I am trying to implement the CI/CD pipeline using Kubernetes , Jenkins with my private SVN repository. And I am planning to use Kubernetes cluster having 3 master and 15 worker machine/Node. And Using Jenkins to deploy the microservice developed using spring boot. So When I am deploying using Jenkins , How I can define which microservice need to deploy in which node in kubernetes cluster?. Do I need to specify in Pod ? Or Any other definition ?
How I can define which microservice need to deploy in which node in kubernetes cluster?. Do I need to specify in Pod ? Or Any other definition ?
As said in other answers you don't need to do this, but you can if there is any reason to do so using deprecated nodeSelector or preferable affinities. They are well worth the time to read since you can have some pods relating to specific services/microservices group together or away from each other across available nodes to allow for more flexible and resilient architecture and proper spread out. This way you are helping scheduler deciding where to place what to achieve desired layout. For most basic needs previously mentioned resource allocation can do the trick but for any fine graining you have affinity (and anti affinity) at your disposal. Documentation detailing this is here: https://kubernetes.io/docs/concepts/configuration/assign-pod-node/
Kubernetes figures out what nodes should run what pods. You don't have to do that. You have to indicate how much memory and cpu each pod needs, k8s to a first approximation figures out the rest.
That said, what you do have to do is figure out how to partition the full set of workloads you need to run- say, by environment (dev/stage/prod), or by tenant (team X/team Y/team Z or client X/client Y/client Z)- into namespaces, then figure out what workflow makes sense for that partitioning, then configure the CI to satisfy that workflow.
I am trying to deploy my set of microservices in different nodes. For installing kubeadm and creation of clusters I am following the below documentations.
https://medium.com/#SystemMining/setup-kubenetes-cluster-on-ubuntu-16-04-with-kubeadm-336f4061d929
https://medium.com/#Grigorkh/install-kubernetes-on-ubuntu-1ac2ef522a36
https://www.youtube.com/watch?v=b_fOIELGMDY&t=108s
I need one master with 2 worker machines. I got clear idea about how to create the kubernetes clusters.
● ● ● ● ● ● ●
Task 1
In the Kubernetes thread, what does one reply say you must indicate for each pod?
Task 2
Reproduce the Kubernetes thread's wording between "That said, what" and "the below documentations.", inclusive.
The listing below comes from a separate source, unrelated to the Kubernetes thread.

Data
● ● ● ● ● ● ●
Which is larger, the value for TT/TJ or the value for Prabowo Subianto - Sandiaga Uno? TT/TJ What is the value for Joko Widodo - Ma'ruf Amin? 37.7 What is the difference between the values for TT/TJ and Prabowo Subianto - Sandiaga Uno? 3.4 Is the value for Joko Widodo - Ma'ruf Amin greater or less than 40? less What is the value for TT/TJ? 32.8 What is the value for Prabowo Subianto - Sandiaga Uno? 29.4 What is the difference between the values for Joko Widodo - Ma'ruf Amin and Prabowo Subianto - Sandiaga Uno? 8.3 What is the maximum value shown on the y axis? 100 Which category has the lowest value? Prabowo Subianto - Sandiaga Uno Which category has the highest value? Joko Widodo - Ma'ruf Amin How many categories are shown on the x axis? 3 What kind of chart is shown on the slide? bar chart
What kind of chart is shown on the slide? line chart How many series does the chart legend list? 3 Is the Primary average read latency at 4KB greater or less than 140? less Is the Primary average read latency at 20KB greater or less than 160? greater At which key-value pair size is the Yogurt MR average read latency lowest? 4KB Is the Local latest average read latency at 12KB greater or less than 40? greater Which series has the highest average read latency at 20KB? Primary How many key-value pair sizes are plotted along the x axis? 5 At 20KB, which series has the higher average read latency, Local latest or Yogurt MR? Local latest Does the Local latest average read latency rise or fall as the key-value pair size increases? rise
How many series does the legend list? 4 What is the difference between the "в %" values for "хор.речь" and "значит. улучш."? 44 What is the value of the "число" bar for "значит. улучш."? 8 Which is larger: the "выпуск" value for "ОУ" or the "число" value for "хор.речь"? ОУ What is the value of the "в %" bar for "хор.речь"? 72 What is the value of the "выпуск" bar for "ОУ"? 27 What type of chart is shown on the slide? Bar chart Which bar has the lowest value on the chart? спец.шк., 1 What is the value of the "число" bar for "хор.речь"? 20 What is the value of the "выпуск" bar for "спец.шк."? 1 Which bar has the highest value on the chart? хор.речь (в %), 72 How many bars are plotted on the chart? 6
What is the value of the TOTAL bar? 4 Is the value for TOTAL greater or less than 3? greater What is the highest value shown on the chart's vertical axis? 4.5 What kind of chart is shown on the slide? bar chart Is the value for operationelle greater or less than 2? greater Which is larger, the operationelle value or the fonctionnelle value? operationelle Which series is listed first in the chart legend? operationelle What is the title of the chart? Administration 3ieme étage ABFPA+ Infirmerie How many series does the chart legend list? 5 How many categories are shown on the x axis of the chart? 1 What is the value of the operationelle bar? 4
● ● ● ● ● ● ●
Your solution 1
How much memory and CPU each pod needs.

Your solution 2
That said, what you do have to do is figure out how to partition the full set of workloads you need to run- say, by environment (dev/stage/prod), or by tenant (team X/team Y/team Z or client X/client Y/client Z)- into namespaces, then figure out what workflow makes sense for that partitioning, then configure the CI to satisfy that workflow.
I am trying to deploy my set of microservices in different nodes. For installing kubeadm and creation of clusters I am following the below documentations.